その上でメルツ氏は、今後数年、数十年にわたって、あらゆる手段を行使して、これらの攻撃から自衛していくことを約束した。
同氏はまた、何年かもの安全の感覚が終わり、現在ドイツと欧州の防衛力の復活が必要となっていると指摘した。その際同氏は、技術的な防衛戦略、調達戦略、自動化システム、独立した欧州の衛星監視、武装無人機、その他現代的防衛システムに焦点を当てる必要があると訴えた。さらに同氏は、信頼できる予測可能な防衛契約が必要で、主に欧州の企業との契約が必要だと強調した。

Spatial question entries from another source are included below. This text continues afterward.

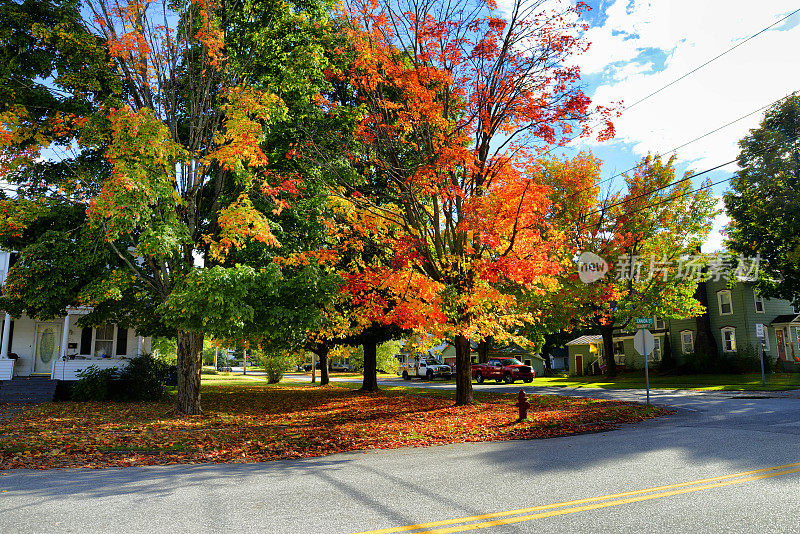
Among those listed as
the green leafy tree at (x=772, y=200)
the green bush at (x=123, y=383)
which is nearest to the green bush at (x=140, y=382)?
the green bush at (x=123, y=383)

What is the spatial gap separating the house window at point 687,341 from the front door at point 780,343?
5450mm

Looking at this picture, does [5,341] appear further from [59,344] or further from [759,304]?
[759,304]

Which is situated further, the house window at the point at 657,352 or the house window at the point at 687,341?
the house window at the point at 657,352

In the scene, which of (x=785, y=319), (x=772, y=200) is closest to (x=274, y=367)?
(x=772, y=200)

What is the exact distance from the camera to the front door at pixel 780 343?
114 feet

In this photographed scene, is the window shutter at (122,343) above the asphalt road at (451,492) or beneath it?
above

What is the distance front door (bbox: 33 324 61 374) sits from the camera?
24125mm

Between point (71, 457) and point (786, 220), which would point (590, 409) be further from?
point (786, 220)

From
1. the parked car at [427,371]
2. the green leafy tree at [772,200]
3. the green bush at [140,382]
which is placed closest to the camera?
the green bush at [140,382]

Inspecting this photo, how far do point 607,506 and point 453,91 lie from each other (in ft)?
42.1

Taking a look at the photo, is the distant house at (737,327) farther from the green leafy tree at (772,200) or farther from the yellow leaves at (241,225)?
the yellow leaves at (241,225)

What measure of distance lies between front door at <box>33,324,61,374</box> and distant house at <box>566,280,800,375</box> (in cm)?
3941

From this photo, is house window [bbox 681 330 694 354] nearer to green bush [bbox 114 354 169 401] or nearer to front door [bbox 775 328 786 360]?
front door [bbox 775 328 786 360]

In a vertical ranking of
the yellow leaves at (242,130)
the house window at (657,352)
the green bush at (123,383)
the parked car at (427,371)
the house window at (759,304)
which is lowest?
the parked car at (427,371)
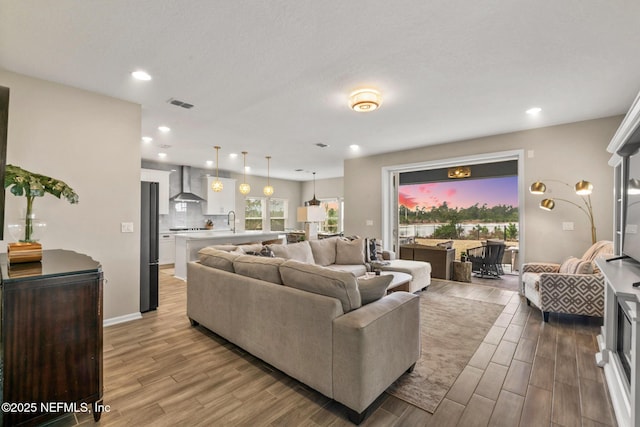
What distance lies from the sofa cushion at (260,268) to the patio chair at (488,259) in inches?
215

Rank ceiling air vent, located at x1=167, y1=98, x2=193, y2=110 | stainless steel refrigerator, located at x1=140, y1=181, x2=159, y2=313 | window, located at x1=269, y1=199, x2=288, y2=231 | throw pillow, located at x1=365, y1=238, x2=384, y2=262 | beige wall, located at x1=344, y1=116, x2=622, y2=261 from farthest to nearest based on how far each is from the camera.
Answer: window, located at x1=269, y1=199, x2=288, y2=231 → throw pillow, located at x1=365, y1=238, x2=384, y2=262 → beige wall, located at x1=344, y1=116, x2=622, y2=261 → stainless steel refrigerator, located at x1=140, y1=181, x2=159, y2=313 → ceiling air vent, located at x1=167, y1=98, x2=193, y2=110

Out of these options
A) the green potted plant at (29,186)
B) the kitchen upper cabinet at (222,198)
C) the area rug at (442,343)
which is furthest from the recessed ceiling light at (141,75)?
the kitchen upper cabinet at (222,198)

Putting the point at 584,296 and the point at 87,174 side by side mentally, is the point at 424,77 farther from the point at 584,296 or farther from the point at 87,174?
the point at 87,174

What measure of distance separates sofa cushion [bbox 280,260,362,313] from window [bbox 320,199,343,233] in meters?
8.34

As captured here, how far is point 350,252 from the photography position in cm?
497

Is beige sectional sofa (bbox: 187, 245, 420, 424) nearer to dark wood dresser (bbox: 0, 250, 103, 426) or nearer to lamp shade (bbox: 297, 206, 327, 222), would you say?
dark wood dresser (bbox: 0, 250, 103, 426)

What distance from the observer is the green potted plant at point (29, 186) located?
1819 mm

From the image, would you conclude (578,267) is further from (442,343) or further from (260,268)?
(260,268)

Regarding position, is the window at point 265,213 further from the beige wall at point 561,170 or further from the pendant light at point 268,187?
the beige wall at point 561,170

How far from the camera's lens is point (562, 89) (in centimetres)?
315

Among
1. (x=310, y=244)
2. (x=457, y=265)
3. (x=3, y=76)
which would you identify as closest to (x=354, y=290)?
(x=310, y=244)

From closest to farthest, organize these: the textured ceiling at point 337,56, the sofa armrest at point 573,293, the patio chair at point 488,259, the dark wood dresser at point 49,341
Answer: the dark wood dresser at point 49,341
the textured ceiling at point 337,56
the sofa armrest at point 573,293
the patio chair at point 488,259

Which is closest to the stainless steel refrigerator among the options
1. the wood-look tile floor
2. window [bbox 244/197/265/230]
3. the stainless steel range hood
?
the wood-look tile floor

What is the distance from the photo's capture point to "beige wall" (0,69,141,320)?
291 cm
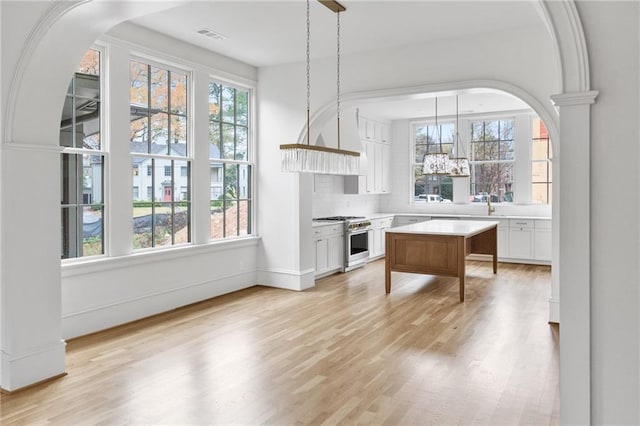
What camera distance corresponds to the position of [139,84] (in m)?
5.12

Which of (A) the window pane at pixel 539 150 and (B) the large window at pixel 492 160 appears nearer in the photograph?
(A) the window pane at pixel 539 150

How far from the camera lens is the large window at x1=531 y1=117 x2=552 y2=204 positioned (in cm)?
915

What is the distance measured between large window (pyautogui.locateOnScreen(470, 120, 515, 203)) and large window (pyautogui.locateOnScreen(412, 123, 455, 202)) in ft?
1.65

その際同氏は、「これは私たちを迎える防衛政策のパラダイムシフトである」と発言した。
同氏は、現時点では北大西洋条約機構(NATO)において米国と一緒にでしか効果的な防衛は実現できないとしつつ、同時に、ドイツによる防衛支出の増加は「新しい欧州防衛共同体への重要な最初の一歩に他ならないもの」となる可能性を指摘した。そして同氏は、そのような防衛共同体には、英国やノルウェーをはじめとするEU非加盟国も関心を示していると発言した。
CSU・CDUと一緒に改正案を提示した社会民主党のクリングバイル党首は、同改正はドイツにとっても欧州にとっても、肯定的で、重要で、かつドイツが欧州における平和維持のためにあらゆることを行うという明確なシグナルとなると発言した。
クリングバイル氏は、「今日、欧州における平和は再び脅威に晒されている。3年間、ウクライナは私たちの自由を英雄的に守っている。そして、彼らがこの戦争に勝つことは、私たちの自らの利益であり、私たちの安全保障上の利益である。私たちはウクライナの側にいる! ウクライナにおける状況は、過去数週間激しく悪化した。現在、欧州は、一方では攻撃的なロシアと隣り合わせであり、他方では予想不可能な米国と隣り合わせなのだ」と発言した。
そして同氏は、大西洋間協力を維持するために可能な限りのことを行うよう呼びかけるとともに、同時に、欧州における宿題を行うこと、より強くなることも呼びかけた。
上述の改正案への支持を約束した緑の党のハッセルマン会派長は、「重要なことは、グローバルな状況、専制国家による自由社会と民主主義への攻撃、国際法を侵害するプーチンの対ウクライナ侵略戦争、私たちが毎日目にしている残虐性、ドナルド・トランプによる欧州の責任の拒否を考慮すると、私たちは現在投資をせねばならないということである。そして、それは、ドイツ軍の強化に対してだけではなく、何よりも、私たちの安全保障機構全体へと根本的に対してである」と発言した。ハッセルマン氏はまた、軍への支出だけの話ではなく、国内の安全を担当する者に対しても関わることだと指摘した。
その後、ドイツ連邦議会は、CDU・CSU、社会民主党、緑の党の賛成により、基本法改正案を採択した。賛成は、改正に必要な3分の2の489票を超える513票だった。